On a warm sunny day in Kent four friends had a dilemma: what was the perfect dessert to round off a summer barbecue for more than twenty people? The answer was obviously a massive Toffee Crisp Biscuit bar! After being caught by a friend’s dad sitting by the checkout and eating the biscuits, we decided it was time to head back and actually begin the pimp. We were genuinely quite hungry, so we stopped at McDonalds on the way (but that’s another story).

We started by making the distinguishing feature between the object of our pimping desire and your bog standard Toffee Crisp – the biscuit. These little balls of joy were made simply by mixing sugar, butter and flour in the ratio 1:2:3 using a smarmalicious Kenwood mixer. Once we had far too much dough we rolled it into balls which were put in the oven for about 15 minutes until slightly browned. We’re not wasteful girls, so we made the rest of the dough into a giant chocolate chip cookie which served as a well needed mid-pimping snack.

 

Next, we had to recreate the weird truffly centre that makes a toffee crisp more than just a chocolate rice krispie bar. We decided to melt a load of chocolate in the microwave and mix it with flour, cocoa powder, sugar and butter. The result was disturbing to say the least: it resembled some sort of mince, possibly beef. In a panic we added some icing sugar and although it still resembled mince it was easier to manage. We dared someone to taste it and to our surprise it was similar to a Toffee Crisp’s centre, so we went with that. The final stage of the filling was to add lots and lots of Rice Krispies and those biscuit balls we made earlier (Blue Peter stylee).

Conveniently, we had a tin that was vaguely Toffee Crisp shaped, so we used this as a mould for the pimp. As sensible girls we lined it with greaseproof paper so as not to end up with a pimpisaster. After melting the Werther’s Originals in the microwave we poured a layer about half an inch deep into the tin. We ate the rest. At this stage we put the tin into the fridge so that the caramelly goodness could set.

Once it was nice and solid we added the mince-like filling mixture and compressed it down. After repeating the fridge strategy we topped it with a layer of delicious melted chocolate. This time it went into the freezer. Top pimpage.

We all held our breath as the moment of truth came. By this time we had gained two hungry adolescent boys who had demolished our entire cookie (see earlier commentary). They were as concerned as we were for the welfare of the pimp, for now it was time to remove it from the womb that was the tin. We slid a knife around the edge, put a board on top, turned it upside down and prayed. Clearly one of the gods we prayed to existed as we managed to set the pimp free without so much as a crack. It was an emotional moment for the pimping crew and we had to take a minute to sit down and admire our baby.

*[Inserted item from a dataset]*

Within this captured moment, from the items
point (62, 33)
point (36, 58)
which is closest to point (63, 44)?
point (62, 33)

However, it was still missing one final touch: the chocolate coating. While the underside already had a chunky layer of cocoa goodness, the rest was feeling chilly without its warm chocolate jacket. We melted more chocolate, poured it over the pimp and carefully smoothed it over. All that was needed was a final spell in the freezer and the pimp was complete.

For the obligatory cross section we somewhat underestimated the strength of our creation. A pimped up knife was necessary to break through the tough interior, so we somewhat savagely split our pimp in two with a meat cleaver.

Naturally the pimp was a huge hit at the barbecue, but we were all feeling too stuffed to eat the entire pimp as we’d been snacking on ingredients all afternoon. We managed half of it though and it was good, honest.